### WRITTEN REQUEST
Please reproduce the material word for word, from the line with "Is the green leaf at pixel" up to and including the line with "Answer: l=56, t=197, r=119, b=303: blue".

### INFORMATION SHOWN
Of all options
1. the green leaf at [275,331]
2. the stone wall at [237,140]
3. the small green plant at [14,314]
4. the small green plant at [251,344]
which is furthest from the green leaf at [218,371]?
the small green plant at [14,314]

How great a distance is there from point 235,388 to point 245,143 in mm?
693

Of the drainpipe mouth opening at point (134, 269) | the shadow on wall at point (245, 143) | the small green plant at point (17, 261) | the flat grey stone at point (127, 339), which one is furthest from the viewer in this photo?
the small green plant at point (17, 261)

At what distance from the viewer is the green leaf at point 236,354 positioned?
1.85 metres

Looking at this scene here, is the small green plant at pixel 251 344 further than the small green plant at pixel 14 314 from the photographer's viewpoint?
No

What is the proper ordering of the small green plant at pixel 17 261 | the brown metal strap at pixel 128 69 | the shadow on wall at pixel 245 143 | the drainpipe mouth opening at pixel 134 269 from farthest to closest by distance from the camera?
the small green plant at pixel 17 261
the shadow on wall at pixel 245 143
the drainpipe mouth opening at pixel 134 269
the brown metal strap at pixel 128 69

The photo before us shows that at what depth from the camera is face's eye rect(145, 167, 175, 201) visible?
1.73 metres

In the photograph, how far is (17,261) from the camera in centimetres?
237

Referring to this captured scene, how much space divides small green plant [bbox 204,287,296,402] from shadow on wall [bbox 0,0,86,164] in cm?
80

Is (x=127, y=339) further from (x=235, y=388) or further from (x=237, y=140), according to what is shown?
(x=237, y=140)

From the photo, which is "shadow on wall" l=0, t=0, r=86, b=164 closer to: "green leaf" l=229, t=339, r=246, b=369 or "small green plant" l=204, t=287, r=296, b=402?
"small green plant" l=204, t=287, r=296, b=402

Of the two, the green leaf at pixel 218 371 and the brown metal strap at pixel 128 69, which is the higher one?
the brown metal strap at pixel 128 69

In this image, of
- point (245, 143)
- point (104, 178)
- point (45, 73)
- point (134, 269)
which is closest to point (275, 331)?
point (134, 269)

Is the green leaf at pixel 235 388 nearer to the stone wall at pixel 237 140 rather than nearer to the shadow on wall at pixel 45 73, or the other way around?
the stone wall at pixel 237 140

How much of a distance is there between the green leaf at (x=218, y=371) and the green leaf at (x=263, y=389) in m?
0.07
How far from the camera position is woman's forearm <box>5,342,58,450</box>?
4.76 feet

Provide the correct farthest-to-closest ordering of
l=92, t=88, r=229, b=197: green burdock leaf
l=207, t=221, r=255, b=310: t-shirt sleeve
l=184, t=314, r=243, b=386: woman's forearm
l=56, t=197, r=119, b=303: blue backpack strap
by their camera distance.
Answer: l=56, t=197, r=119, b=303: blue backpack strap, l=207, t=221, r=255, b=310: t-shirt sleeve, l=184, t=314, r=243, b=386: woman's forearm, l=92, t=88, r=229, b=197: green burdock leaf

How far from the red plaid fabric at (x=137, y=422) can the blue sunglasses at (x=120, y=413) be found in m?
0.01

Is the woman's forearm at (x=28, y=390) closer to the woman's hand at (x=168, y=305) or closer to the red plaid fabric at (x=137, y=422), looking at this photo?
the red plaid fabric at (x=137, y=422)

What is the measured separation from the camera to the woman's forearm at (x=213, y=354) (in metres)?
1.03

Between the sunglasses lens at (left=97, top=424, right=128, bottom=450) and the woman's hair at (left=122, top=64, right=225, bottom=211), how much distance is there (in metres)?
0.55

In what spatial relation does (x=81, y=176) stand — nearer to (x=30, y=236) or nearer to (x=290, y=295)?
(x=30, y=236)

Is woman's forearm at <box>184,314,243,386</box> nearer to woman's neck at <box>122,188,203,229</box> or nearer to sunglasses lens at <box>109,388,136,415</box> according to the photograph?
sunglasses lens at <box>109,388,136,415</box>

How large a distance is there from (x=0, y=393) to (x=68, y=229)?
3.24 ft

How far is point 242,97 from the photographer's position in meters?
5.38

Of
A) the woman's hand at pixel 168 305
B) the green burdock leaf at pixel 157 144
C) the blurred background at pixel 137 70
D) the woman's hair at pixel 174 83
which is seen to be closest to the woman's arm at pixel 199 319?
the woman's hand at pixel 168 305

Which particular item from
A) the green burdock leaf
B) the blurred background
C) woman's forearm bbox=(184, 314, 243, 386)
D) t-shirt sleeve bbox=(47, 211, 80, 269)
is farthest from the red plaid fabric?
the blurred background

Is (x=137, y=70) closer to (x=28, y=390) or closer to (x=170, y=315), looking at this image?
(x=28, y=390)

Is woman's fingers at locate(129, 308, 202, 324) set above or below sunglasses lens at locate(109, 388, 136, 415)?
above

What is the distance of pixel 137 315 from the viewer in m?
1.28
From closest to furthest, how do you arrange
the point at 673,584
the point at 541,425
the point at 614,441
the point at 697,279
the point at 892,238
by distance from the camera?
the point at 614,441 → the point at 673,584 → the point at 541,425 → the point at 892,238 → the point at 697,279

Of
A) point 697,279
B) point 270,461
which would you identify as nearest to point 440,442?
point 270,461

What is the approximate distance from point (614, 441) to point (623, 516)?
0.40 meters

### RESULT OF THE EXERCISE
Is the green leaf at pixel 235 388 nearer to the stone wall at pixel 237 140 rather than nearer to the shadow on wall at pixel 45 73, or the other way around?
the stone wall at pixel 237 140

How much of a distance is there between the green leaf at (x=218, y=371) and the green leaf at (x=263, y=389) in m?
0.07
How far from the camera position is woman's forearm <box>5,342,58,450</box>?
4.76 feet

Provide the correct farthest-to-closest ordering of
l=92, t=88, r=229, b=197: green burdock leaf
l=207, t=221, r=255, b=310: t-shirt sleeve
l=184, t=314, r=243, b=386: woman's forearm
l=56, t=197, r=119, b=303: blue backpack strap
by their camera distance.
Answer: l=56, t=197, r=119, b=303: blue backpack strap, l=207, t=221, r=255, b=310: t-shirt sleeve, l=184, t=314, r=243, b=386: woman's forearm, l=92, t=88, r=229, b=197: green burdock leaf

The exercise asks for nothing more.